→ Zapisane pozycje zbioru danych:
____________________
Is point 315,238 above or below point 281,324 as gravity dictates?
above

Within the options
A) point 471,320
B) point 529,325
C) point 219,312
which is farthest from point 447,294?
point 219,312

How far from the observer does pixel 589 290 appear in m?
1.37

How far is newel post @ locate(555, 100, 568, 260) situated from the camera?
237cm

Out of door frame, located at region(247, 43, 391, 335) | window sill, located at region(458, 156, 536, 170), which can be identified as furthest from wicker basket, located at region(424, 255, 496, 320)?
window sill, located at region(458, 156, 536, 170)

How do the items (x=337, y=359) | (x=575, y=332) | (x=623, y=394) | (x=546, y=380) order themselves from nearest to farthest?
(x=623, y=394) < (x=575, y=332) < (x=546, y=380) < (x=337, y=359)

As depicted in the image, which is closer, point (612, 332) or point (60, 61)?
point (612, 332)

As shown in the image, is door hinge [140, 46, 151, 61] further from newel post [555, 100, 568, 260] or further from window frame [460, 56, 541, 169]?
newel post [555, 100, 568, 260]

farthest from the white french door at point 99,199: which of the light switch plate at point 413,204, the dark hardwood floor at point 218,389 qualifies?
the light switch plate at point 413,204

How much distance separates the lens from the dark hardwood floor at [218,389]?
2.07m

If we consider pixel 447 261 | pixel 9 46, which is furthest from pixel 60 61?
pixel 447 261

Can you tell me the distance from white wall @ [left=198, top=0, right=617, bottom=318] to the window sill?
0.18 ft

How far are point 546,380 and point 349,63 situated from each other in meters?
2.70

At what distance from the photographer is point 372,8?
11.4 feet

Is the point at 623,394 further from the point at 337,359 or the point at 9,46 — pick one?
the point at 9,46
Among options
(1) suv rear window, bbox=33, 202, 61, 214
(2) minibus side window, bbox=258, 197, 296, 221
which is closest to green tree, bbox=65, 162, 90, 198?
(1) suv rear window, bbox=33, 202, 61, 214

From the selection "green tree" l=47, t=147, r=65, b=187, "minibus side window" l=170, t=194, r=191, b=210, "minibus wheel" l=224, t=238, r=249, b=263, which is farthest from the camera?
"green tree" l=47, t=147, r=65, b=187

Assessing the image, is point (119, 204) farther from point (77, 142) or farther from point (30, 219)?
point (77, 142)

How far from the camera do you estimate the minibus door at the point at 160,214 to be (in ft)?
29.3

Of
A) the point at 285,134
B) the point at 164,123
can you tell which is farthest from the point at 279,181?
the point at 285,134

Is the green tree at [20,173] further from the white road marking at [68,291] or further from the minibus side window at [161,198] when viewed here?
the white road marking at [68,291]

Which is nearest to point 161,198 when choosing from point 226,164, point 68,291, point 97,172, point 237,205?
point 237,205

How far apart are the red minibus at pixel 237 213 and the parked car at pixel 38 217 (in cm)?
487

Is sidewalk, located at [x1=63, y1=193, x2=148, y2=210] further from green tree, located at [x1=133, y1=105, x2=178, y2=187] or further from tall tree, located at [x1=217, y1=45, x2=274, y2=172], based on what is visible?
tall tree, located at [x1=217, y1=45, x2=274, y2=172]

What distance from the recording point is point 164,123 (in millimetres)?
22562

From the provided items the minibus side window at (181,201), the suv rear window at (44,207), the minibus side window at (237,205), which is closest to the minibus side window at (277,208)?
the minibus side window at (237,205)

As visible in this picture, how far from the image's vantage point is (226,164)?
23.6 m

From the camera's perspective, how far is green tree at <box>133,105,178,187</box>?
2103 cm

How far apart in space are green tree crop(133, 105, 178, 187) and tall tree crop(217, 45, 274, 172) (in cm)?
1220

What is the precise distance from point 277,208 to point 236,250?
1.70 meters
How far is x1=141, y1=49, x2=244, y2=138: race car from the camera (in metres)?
____________________
→ Zadanie: W wierszach powyżej zastąp "wicker basket" wyrażeniem "rattan basket" i przepisz je ponownie, nie zmieniając niczego innego.

→ Odpowiedź:
Is point 315,238 above or below point 281,324 as gravity dictates?
above

Within the options
A) point 471,320
B) point 529,325
C) point 219,312
which is farthest from point 447,294?
point 219,312

How far from the observer does pixel 589 290 appear in m?
1.37

How far is newel post @ locate(555, 100, 568, 260) situated from the camera?
237cm

Out of door frame, located at region(247, 43, 391, 335) | window sill, located at region(458, 156, 536, 170), which can be identified as furthest from rattan basket, located at region(424, 255, 496, 320)?
window sill, located at region(458, 156, 536, 170)

How do the items (x=337, y=359) | (x=575, y=332) | (x=623, y=394) | (x=546, y=380) order themselves from nearest to farthest?
(x=623, y=394) < (x=575, y=332) < (x=546, y=380) < (x=337, y=359)

As depicted in the image, which is closer, point (612, 332) or point (60, 61)?
point (612, 332)

As shown in the image, is door hinge [140, 46, 151, 61] further from newel post [555, 100, 568, 260] or further from window frame [460, 56, 541, 169]?
newel post [555, 100, 568, 260]

farthest from the white french door at point 99,199: which of the light switch plate at point 413,204, the dark hardwood floor at point 218,389 qualifies?
the light switch plate at point 413,204

How much distance separates the lens from the dark hardwood floor at [218,389]?
2.07m

If we consider pixel 447 261 | pixel 9 46, which is furthest from pixel 60 61?
pixel 447 261

Can you tell me the distance from white wall @ [left=198, top=0, right=617, bottom=318] to the window sill?
0.18 ft

How far are point 546,380 and point 349,63 situated from each other in meters?
2.70

At what distance from the photographer is point 372,8?
11.4 feet

Is the point at 623,394 further from the point at 337,359 or the point at 9,46 — pick one?
the point at 9,46
Among options
(1) suv rear window, bbox=33, 202, 61, 214
(2) minibus side window, bbox=258, 197, 296, 221
which is closest to green tree, bbox=65, 162, 90, 198?
(1) suv rear window, bbox=33, 202, 61, 214

From the selection "green tree" l=47, t=147, r=65, b=187, "minibus side window" l=170, t=194, r=191, b=210, "minibus wheel" l=224, t=238, r=249, b=263, which is farthest from the camera?
"green tree" l=47, t=147, r=65, b=187

Assessing the image, is point (119, 204) farther from point (77, 142) or farther from point (30, 219)?
point (77, 142)

How far from the camera do you estimate the minibus door at the point at 160,214 to be (in ft)?
29.3

Of
A) the point at 285,134
B) the point at 164,123
can you tell which is farthest from the point at 279,181?
the point at 285,134

Is the green tree at [20,173] further from the white road marking at [68,291] or further from the minibus side window at [161,198] when viewed here?
the white road marking at [68,291]

Which is nearest to point 161,198 when choosing from point 226,164, point 68,291, point 97,172, point 237,205?
point 237,205

How far apart are the red minibus at pixel 237 213 and the parked car at pixel 38 217 (in cm)?
487

Is sidewalk, located at [x1=63, y1=193, x2=148, y2=210] further from green tree, located at [x1=133, y1=105, x2=178, y2=187] or further from tall tree, located at [x1=217, y1=45, x2=274, y2=172], based on what is visible?
tall tree, located at [x1=217, y1=45, x2=274, y2=172]

What distance from the recording point is point 164,123 (in millimetres)?
22562

From the provided items the minibus side window at (181,201), the suv rear window at (44,207), the minibus side window at (237,205), which is closest to the minibus side window at (277,208)?
the minibus side window at (237,205)

As visible in this picture, how far from the image's vantage point is (226,164)?
23.6 m

From the camera's perspective, how far is green tree at <box>133,105,178,187</box>?
2103 cm

How far apart in space are green tree crop(133, 105, 178, 187) and tall tree crop(217, 45, 274, 172) (in cm)?
1220

What is the precise distance from point 277,208 to point 236,250?
1.70 meters
How far is x1=141, y1=49, x2=244, y2=138: race car from the camera (in metres)?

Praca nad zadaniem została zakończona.